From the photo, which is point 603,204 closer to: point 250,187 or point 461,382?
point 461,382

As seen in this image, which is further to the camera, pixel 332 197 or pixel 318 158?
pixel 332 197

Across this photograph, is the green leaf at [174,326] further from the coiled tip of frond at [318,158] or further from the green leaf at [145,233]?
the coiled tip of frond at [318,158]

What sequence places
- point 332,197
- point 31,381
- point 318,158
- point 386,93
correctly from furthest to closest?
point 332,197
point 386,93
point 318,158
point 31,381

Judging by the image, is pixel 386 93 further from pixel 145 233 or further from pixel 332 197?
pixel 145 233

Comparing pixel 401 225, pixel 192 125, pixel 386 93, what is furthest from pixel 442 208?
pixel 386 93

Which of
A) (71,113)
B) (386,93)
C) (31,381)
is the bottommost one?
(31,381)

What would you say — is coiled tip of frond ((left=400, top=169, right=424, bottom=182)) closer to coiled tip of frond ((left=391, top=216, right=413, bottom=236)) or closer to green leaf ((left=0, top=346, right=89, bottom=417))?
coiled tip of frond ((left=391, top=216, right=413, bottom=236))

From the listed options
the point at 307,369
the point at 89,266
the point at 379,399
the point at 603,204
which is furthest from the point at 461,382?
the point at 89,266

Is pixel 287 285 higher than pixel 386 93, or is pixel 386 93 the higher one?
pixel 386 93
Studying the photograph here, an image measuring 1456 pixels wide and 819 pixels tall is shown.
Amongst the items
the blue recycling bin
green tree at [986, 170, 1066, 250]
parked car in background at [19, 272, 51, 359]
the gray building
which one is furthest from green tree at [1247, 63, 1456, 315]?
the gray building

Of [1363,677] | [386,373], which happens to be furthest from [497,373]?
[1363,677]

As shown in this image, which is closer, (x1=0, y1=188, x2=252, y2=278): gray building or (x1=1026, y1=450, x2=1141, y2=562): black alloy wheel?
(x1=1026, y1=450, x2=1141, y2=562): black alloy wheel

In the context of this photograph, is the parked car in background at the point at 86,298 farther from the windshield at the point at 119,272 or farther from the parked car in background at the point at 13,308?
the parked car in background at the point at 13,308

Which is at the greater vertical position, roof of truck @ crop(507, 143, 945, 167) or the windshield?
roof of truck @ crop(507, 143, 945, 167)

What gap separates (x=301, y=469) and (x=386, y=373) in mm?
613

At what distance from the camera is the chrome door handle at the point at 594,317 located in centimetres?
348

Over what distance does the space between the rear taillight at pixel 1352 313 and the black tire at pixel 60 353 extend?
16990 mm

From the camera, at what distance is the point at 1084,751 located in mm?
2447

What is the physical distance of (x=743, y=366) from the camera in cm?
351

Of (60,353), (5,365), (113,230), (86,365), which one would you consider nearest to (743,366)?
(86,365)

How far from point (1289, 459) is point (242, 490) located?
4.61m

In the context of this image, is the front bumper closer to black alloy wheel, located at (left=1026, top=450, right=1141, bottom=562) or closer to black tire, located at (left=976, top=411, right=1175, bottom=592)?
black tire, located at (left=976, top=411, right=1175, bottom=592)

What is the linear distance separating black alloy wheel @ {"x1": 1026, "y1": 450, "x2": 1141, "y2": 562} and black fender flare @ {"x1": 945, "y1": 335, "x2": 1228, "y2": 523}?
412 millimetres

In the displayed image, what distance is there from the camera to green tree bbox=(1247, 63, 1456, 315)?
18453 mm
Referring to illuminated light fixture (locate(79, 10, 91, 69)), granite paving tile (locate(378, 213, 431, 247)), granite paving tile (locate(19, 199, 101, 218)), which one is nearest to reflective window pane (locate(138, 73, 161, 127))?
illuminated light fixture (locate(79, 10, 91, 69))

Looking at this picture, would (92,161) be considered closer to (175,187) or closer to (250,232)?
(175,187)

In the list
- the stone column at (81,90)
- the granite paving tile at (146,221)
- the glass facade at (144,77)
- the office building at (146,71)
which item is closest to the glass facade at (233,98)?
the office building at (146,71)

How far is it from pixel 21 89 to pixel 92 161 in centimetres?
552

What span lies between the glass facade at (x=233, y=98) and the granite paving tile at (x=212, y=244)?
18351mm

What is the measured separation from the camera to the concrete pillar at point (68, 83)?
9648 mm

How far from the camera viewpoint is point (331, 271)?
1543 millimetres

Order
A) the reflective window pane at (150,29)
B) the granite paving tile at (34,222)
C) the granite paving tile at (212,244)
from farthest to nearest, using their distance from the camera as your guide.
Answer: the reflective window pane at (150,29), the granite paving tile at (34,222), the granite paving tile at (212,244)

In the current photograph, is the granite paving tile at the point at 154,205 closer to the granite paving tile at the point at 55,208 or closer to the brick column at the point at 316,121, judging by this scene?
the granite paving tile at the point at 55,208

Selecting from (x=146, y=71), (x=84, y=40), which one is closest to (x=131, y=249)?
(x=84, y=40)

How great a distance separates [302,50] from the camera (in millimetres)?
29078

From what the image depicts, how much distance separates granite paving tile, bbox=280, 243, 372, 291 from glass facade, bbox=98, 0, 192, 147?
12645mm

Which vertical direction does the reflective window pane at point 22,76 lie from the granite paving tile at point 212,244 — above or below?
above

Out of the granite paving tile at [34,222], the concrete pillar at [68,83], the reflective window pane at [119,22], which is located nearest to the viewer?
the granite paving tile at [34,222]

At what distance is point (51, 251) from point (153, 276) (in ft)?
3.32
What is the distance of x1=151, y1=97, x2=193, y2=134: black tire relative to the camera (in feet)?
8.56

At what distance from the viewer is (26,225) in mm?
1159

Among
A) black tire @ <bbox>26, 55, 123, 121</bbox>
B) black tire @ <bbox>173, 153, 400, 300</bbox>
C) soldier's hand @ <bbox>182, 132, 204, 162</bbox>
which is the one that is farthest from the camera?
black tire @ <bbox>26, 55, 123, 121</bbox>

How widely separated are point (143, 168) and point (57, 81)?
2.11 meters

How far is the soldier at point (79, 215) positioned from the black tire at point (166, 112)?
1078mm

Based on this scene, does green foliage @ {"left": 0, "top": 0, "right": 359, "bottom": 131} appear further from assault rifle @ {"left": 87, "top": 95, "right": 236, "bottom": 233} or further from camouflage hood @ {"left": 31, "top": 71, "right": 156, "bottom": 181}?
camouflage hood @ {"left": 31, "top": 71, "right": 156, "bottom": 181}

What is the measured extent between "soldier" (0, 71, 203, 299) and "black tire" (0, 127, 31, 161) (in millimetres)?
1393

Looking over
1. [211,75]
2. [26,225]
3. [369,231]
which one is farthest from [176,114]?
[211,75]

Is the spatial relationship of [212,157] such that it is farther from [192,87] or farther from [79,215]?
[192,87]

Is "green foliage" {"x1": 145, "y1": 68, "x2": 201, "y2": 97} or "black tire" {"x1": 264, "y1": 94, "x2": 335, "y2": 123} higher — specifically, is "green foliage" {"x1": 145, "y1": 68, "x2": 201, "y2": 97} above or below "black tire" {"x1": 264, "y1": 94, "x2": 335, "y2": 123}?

# # # # # # #

What to work on
Render every line of the records above as a JSON list of strings, one string per line, leaving out the blank lines.

Final result
[
  "From the photo, which is point 603,204 closer to: point 250,187 or point 461,382?",
  "point 461,382",
  "As seen in this image, which is further to the camera, pixel 332 197 or pixel 318 158?",
  "pixel 332 197",
  "Across this photograph, is the green leaf at [174,326] further from the coiled tip of frond at [318,158] or further from the green leaf at [145,233]?",
  "the coiled tip of frond at [318,158]",
  "What sequence places",
  "- point 332,197",
  "- point 31,381",
  "- point 318,158",
  "- point 386,93",
  "correctly from furthest to closest?",
  "point 332,197",
  "point 386,93",
  "point 318,158",
  "point 31,381",
  "Judging by the image, is pixel 386 93 further from pixel 145 233 or further from pixel 332 197?",
  "pixel 145 233",
  "Comparing pixel 401 225, pixel 192 125, pixel 386 93, what is furthest from pixel 442 208?",
  "pixel 386 93",
  "Which of",
  "A) (71,113)",
  "B) (386,93)",
  "C) (31,381)",
  "is the bottommost one?",
  "(31,381)",
  "What would you say — is coiled tip of frond ((left=400, top=169, right=424, bottom=182)) closer to coiled tip of frond ((left=391, top=216, right=413, bottom=236)) or closer to green leaf ((left=0, top=346, right=89, bottom=417))?",
  "coiled tip of frond ((left=391, top=216, right=413, bottom=236))",
  "From the listed options",
  "the point at 307,369",
  "the point at 89,266",
  "the point at 379,399",
  "the point at 603,204",
  "which is furthest from the point at 461,382?",
  "the point at 89,266",
  "Is pixel 287 285 higher than pixel 386 93, or is pixel 386 93 the higher one?",
  "pixel 386 93",
  "Studying the photograph here, an image measuring 1456 pixels wide and 819 pixels tall is shown.",
  "Amongst the items",
  "the blue recycling bin",
  "green tree at [986, 170, 1066, 250]",
  "parked car in background at [19, 272, 51, 359]",
  "the gray building",
  "which one is furthest from green tree at [1247, 63, 1456, 315]?",
  "the gray building",
  "Of [1363,677] | [386,373], which happens to be furthest from [497,373]?",
  "[1363,677]",
  "As shown in this image, which is closer, (x1=0, y1=188, x2=252, y2=278): gray building or (x1=1026, y1=450, x2=1141, y2=562): black alloy wheel?",
  "(x1=1026, y1=450, x2=1141, y2=562): black alloy wheel",
  "In the context of this photograph, is the parked car in background at the point at 86,298 farther from the windshield at the point at 119,272 or farther from the parked car in background at the point at 13,308?",
  "the parked car in background at the point at 13,308",
  "Which is at the greater vertical position, roof of truck @ crop(507, 143, 945, 167) or the windshield?",
  "roof of truck @ crop(507, 143, 945, 167)",
  "What gap separates (x=301, y=469) and (x=386, y=373) in mm?",
  "613",
  "At what distance from the camera is the chrome door handle at the point at 594,317 located in centimetres?",
  "348",
  "Over what distance does the space between the rear taillight at pixel 1352 313 and the black tire at pixel 60 353 extend?",
  "16990 mm",
  "From the camera, at what distance is the point at 1084,751 located in mm?",
  "2447",
  "What is the physical distance of (x=743, y=366) from the camera in cm?",
  "351",
  "Of (60,353), (5,365), (113,230), (86,365), which one would you consider nearest to (743,366)?",
  "(86,365)",
  "How far from point (1289, 459) is point (242, 490) located?",
  "4.61m",
  "In the context of this image, is the front bumper closer to black alloy wheel, located at (left=1026, top=450, right=1141, bottom=562) or closer to black tire, located at (left=976, top=411, right=1175, bottom=592)?",
  "black tire, located at (left=976, top=411, right=1175, bottom=592)",
  "What is the linear distance separating black alloy wheel @ {\"x1\": 1026, \"y1\": 450, \"x2\": 1141, \"y2\": 562} and black fender flare @ {\"x1\": 945, \"y1\": 335, \"x2\": 1228, \"y2\": 523}?",
  "412 millimetres",
  "In the displayed image, what distance is there from the camera to green tree bbox=(1247, 63, 1456, 315)?",
  "18453 mm",
  "Referring to illuminated light fixture (locate(79, 10, 91, 69)), granite paving tile (locate(378, 213, 431, 247)), granite paving tile (locate(19, 199, 101, 218)), which one is nearest to reflective window pane (locate(138, 73, 161, 127))?",
  "illuminated light fixture (locate(79, 10, 91, 69))",
  "Looking at this picture, would (92,161) be considered closer to (175,187) or closer to (250,232)?",
  "(175,187)",
  "In the list",
  "- the stone column at (81,90)",
  "- the granite paving tile at (146,221)",
  "- the glass facade at (144,77)",
  "- the office building at (146,71)",
  "which item is closest to the glass facade at (233,98)?",
  "the office building at (146,71)",
  "How far is it from pixel 21 89 to pixel 92 161 in centimetres?",
  "552",
  "What span lies between the glass facade at (x=233, y=98) and the granite paving tile at (x=212, y=244)?",
  "18351mm",
  "What is the measured separation from the camera to the concrete pillar at point (68, 83)?",
  "9648 mm",
  "How far from the camera viewpoint is point (331, 271)?",
  "1543 millimetres",
  "Order",
  "A) the reflective window pane at (150,29)",
  "B) the granite paving tile at (34,222)",
  "C) the granite paving tile at (212,244)",
  "from farthest to nearest, using their distance from the camera as your guide.",
  "Answer: the reflective window pane at (150,29), the granite paving tile at (34,222), the granite paving tile at (212,244)",
  "In the current photograph, is the granite paving tile at the point at 154,205 closer to the granite paving tile at the point at 55,208 or closer to the brick column at the point at 316,121, judging by this scene?",
  "the granite paving tile at the point at 55,208",
  "Selecting from (x=146, y=71), (x=84, y=40), which one is closest to (x=131, y=249)?",
  "(x=84, y=40)",
  "How great a distance separates [302,50] from the camera (in millimetres)?",
  "29078",
  "From what the image depicts, how much distance separates granite paving tile, bbox=280, 243, 372, 291 from glass facade, bbox=98, 0, 192, 147?",
  "12645mm",
  "Which vertical direction does the reflective window pane at point 22,76 lie from the granite paving tile at point 212,244 — above or below?",
  "above",
  "Out of the granite paving tile at [34,222], the concrete pillar at [68,83], the reflective window pane at [119,22], which is located nearest to the viewer?",
  "the granite paving tile at [34,222]",
  "At what distance is point (51, 251) from point (153, 276) (in ft)?",
  "3.32",
  "What is the distance of x1=151, y1=97, x2=193, y2=134: black tire relative to the camera (in feet)?",
  "8.56",
  "At what distance from the viewer is (26,225) in mm?",
  "1159",
  "Among",
  "A) black tire @ <bbox>26, 55, 123, 121</bbox>",
  "B) black tire @ <bbox>173, 153, 400, 300</bbox>",
  "C) soldier's hand @ <bbox>182, 132, 204, 162</bbox>",
  "which is the one that is farthest from the camera?",
  "black tire @ <bbox>26, 55, 123, 121</bbox>",
  "How widely separated are point (143, 168) and point (57, 81)?",
  "2.11 meters",
  "How far is the soldier at point (79, 215) positioned from the black tire at point (166, 112)?",
  "1078mm",
  "Based on this scene, does green foliage @ {\"left\": 0, \"top\": 0, \"right\": 359, \"bottom\": 131} appear further from assault rifle @ {\"left\": 87, \"top\": 95, \"right\": 236, \"bottom\": 233} or further from camouflage hood @ {\"left\": 31, \"top\": 71, \"right\": 156, \"bottom\": 181}?",
  "camouflage hood @ {\"left\": 31, \"top\": 71, \"right\": 156, \"bottom\": 181}",
  "What is the measured extent between \"soldier\" (0, 71, 203, 299) and \"black tire\" (0, 127, 31, 161) (in millimetres)?",
  "1393",
  "Looking over",
  "1. [211,75]",
  "2. [26,225]",
  "3. [369,231]",
  "which one is farthest from [176,114]?",
  "[211,75]",
  "Is the spatial relationship of [212,157] such that it is farther from [192,87] or farther from [79,215]?",
  "[192,87]",
  "Is \"green foliage\" {\"x1\": 145, \"y1\": 68, \"x2\": 201, \"y2\": 97} or \"black tire\" {\"x1\": 264, \"y1\": 94, \"x2\": 335, \"y2\": 123} higher — specifically, is \"green foliage\" {\"x1\": 145, \"y1\": 68, \"x2\": 201, \"y2\": 97} above or below \"black tire\" {\"x1\": 264, \"y1\": 94, \"x2\": 335, \"y2\": 123}?"
]